Part III Control of Sex Shops
45 Control of sex shops.
(1)
A F1local authority may resolve that Schedule 2 to this Act shall have effect in their area; and if they do so resolve that Schedule shall have such effect as from the day specified in that behalf in the resolution (which must not be before the expiration of the period of one month beginning with the day on which the resolution is passed).
(2)
(3)
The notice shall state the general effect of that Schedule.
F245ALicensing of sexual entertainment venues: interpretation
(1)
This section applies for the purposes of the interpretation of section 45B and Schedule 2 (as modified for the purposes of section 45B).
(2)
“Sexual entertainment venue” means any premises at which sexual entertainment is provided before a live audience for (or with a view to) the financial gain of the organiser.
(3)
For the purposes of that definition—
“audience” includes an audience of one,
“financial gain” includes financial gain arising directly or indirectly from the provision of the sexual entertainment,
“organiser”, in relation to the provision of sexual entertainment in premises, means—
(a)
the person (“A”) who is responsible for—
- (i)
the management of the premises, or
- (ii)
the organisation or management of the sexual entertainment, or
(b)
where A exercises that responsibility on behalf of another person (whether by virtue of a contract of employment or otherwise), that other person,
“premises” includes any vehicle, vessel or stall but does not include any private dwelling to which the public is not admitted,
“sexual entertainment” means—
(a)
any live performance, or
(b)
any live display of nudity,
which is of such a nature that, ignoring financial gain, it must reasonably be assumed to be provided solely or principally for the purpose of sexually stimulating any member of the audience (whether by verbal or other means).
(4)
For the purposes of the definition of “sexual entertainment”, “display of nudity” means—
(a)
in the case of a woman, the showing of (to any extent and by any means) her nipples, pubic area, genitals or anus,
(b)

Directions -
1: Answer these from the statute excerpt:
(a) What period must pass, after a local authority's resolution, before Schedule 2 can take effect?
(b) What does "audience" include?
(c) What kind of place does "premises" not include?
2: In one to three sentences, explain when the statute excerpt treats someone other than the person responsible for managing the premises or the entertainment as the organiser.
3: Quote the statute excerpt, starting with "any live display" and going on through "or other means).".
The data are separate material and unrelated to the statute excerpt.

Supplied information -
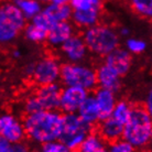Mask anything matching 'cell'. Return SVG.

Responses by task -
1:
(a) One month, beginning with the day on which the resolution is passed.
(b) An audience of one.
(c) Any private dwelling to which the public is not admitted.

2: The organiser is normally person A, who is responsible for managing the premises or for organizing or managing the sexual entertainment. If A exercises that responsibility on behalf of another person, whether under a contract of employment or otherwise, that other person is the organiser.

3:
any live display of nudity,
which is of such a nature that, ignoring financial gain, it must reasonably be assumed to be provided solely or principally for the purpose of sexually stimulating any member of the audience (whether by verbal or other means).